Exercises to complete
[1] In the passage on the Cleveland police pursuit, how many officers did the OPS investigation recommend for discipline?
[2] Carry on the passage about the Cleveland police pursuit from its last sentence.

Passage to read
----------

The filing also defends the city’s omission of the higher speeds found in the EDGE report and an investigation prepared by the East Cleveland Police Department.
“CDP’s Accident Investigation Unit received the reports identified in the Monitor Review as the EDGE Accident Investigation Unit and the Traffic Crash Report (OH-1),” the city wrote. “While the EDGE report and the OH-1 were not directly referenced therein, the Accident Investigation Unit’s report contains more relevant pursuit detail than those reports.”
There is no explanation of why the higher speeds found in the EDGE report using surveillance footage from the route were disregarded in favor of the lower speeds reported by officers.
Chappman and Mason's 11-year-old daughter were walking from school to the library when they were hit by the suspect’s car. The 11-year-old survived after being taken to the hospital.
“I mean you’re driving 90 miles an hour, kids are walking down the street, officers are screaming, ‘Slow down,’ and then afterwards the officer who was in the incident opines, ‘I feel guilty…It was my fault,’” Stanley Jackson, the attorney for the Mason and Chappman families, told Ideastream. “I don’t know how much worse it can get.”
Jackson said his clients are looking for accountability for the officers and supervisors involved.
“They violated so many parts of their policy at every level that they knew this thing was going to be huge and they did everything they could to cover up how bad this chase was,” he said.
The investigation by OPS recommended discipline for nine officers. Ultimately the Civilian Police Review Board concurred with OPS on discipline for four. OPS found that the officers and supervisors should have given more weight to the time of day and the threat the pursuit posed to innocent bystanders.
Ultimately all of the OPS recommendations were dismissed by Chief Calvin Williams or Public Safety Director Karrie Howard.
The monitor’s report also raised several concerns about the process that lead up to Howard’s ultimate decisions on discipline. Among the issues raised was a Dec. 3, 2020, newspaper article, written after Williams and Howard sat for interviews with the Plain Dealer editorial board. They both said officers properly handled the pursuit that led to Chappman’s death.
OPS, which reports to the public safety director, had not yet completed its investigation when Howard made his comments.

----------

Dataset extract
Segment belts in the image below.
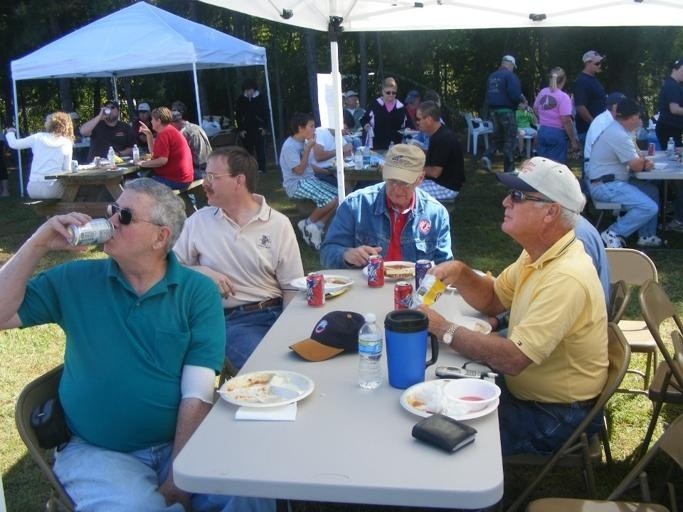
[223,296,283,315]
[583,157,590,164]
[589,173,616,185]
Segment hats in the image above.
[380,142,427,185]
[495,155,587,214]
[137,102,150,112]
[502,54,518,70]
[344,90,359,98]
[403,90,420,104]
[170,110,182,121]
[526,396,600,410]
[604,91,648,118]
[287,309,366,362]
[104,100,120,111]
[582,49,606,63]
[69,112,80,121]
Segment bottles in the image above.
[352,143,370,170]
[667,137,675,158]
[132,144,138,163]
[388,140,393,150]
[356,313,382,389]
[107,146,115,170]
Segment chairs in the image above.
[636,278,682,462]
[597,248,660,394]
[12,362,83,512]
[524,411,682,512]
[497,319,632,512]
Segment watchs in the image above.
[440,323,461,346]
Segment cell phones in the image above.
[436,367,483,380]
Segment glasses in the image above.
[508,188,553,204]
[106,202,163,227]
[383,90,397,95]
[202,172,233,180]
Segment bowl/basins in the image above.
[441,377,500,411]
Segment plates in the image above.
[216,370,313,409]
[288,275,353,290]
[399,378,500,421]
[361,261,485,291]
[445,315,492,336]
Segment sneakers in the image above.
[600,228,627,248]
[503,167,519,175]
[480,155,493,172]
[297,218,312,245]
[636,234,669,248]
[305,221,324,251]
[658,219,683,232]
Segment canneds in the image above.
[306,272,325,307]
[415,259,432,292]
[65,217,116,247]
[104,108,112,115]
[648,143,655,156]
[394,281,413,311]
[94,156,101,168]
[367,255,384,288]
[70,160,78,173]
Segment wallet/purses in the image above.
[413,413,477,452]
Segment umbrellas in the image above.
[197,0,683,220]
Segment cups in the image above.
[383,308,438,389]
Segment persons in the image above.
[229,79,269,176]
[315,141,454,273]
[168,144,307,372]
[486,212,611,342]
[0,98,214,225]
[407,154,614,512]
[278,47,682,255]
[0,173,281,511]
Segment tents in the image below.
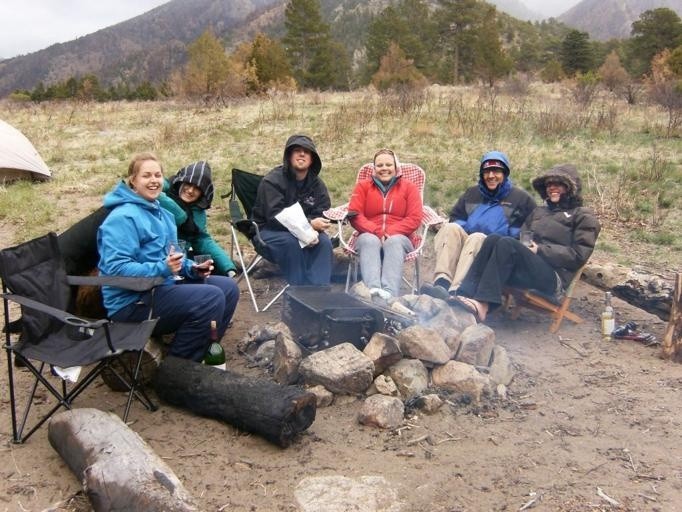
[1,120,52,183]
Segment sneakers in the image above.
[433,286,448,299]
[422,283,433,295]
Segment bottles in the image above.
[204,320,226,370]
[601,291,615,341]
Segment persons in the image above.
[251,134,335,287]
[347,146,424,299]
[95,151,240,365]
[419,150,537,298]
[444,162,602,323]
[159,158,238,278]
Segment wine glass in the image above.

----------

Responses by task
[1] Nine officers.

[2]
“We would expect that, prior to speaking publicly about such a significant incident, the Director would have conferred with the OPS about the existence of an investigation and any issues that had been identified at that point in time,” the monitoring team. “A reasonable observer would be led to question whether the Director’s ultimate findings were based on an objective evaluation of the evidence or were made to justify his prior public statements.”
Cleveland defended Howard’s comments, saying he was responding to specific questions from the media.
“The Director is the supervisory authority over the CDP and was answering fact-based media questions predicated on the CDP’s investigation,” the city said in its response.
Ultimately, the monitor highlighted seven problems with the city’s handling of the investigation, focused on the internal investigation and the city’s dismissal of the discipline recommendations forwarded by the Civilian Police Review Board.
The monitor described the episode as a clear violation of the consent decree and a failure on the city’s part to show that accountability measures put in place by the six-year-old agreement with the U.S. Justice Department have taken hold.
But in closing, the monitor struck a hopeful note about the transition to a new mayoral administration. Mayor-elect Justin Bibb will take over from ougoing Mayor Frank Jackson on Jan. 3.
“We do look forward to addressing our concerns with the new City leadership with the expectation that future police-involved critical incidents will be investigated and adjudicated in a responsible manner, with collaboration and cooperation between the CDP and the OPS,” the monitoring team wrote.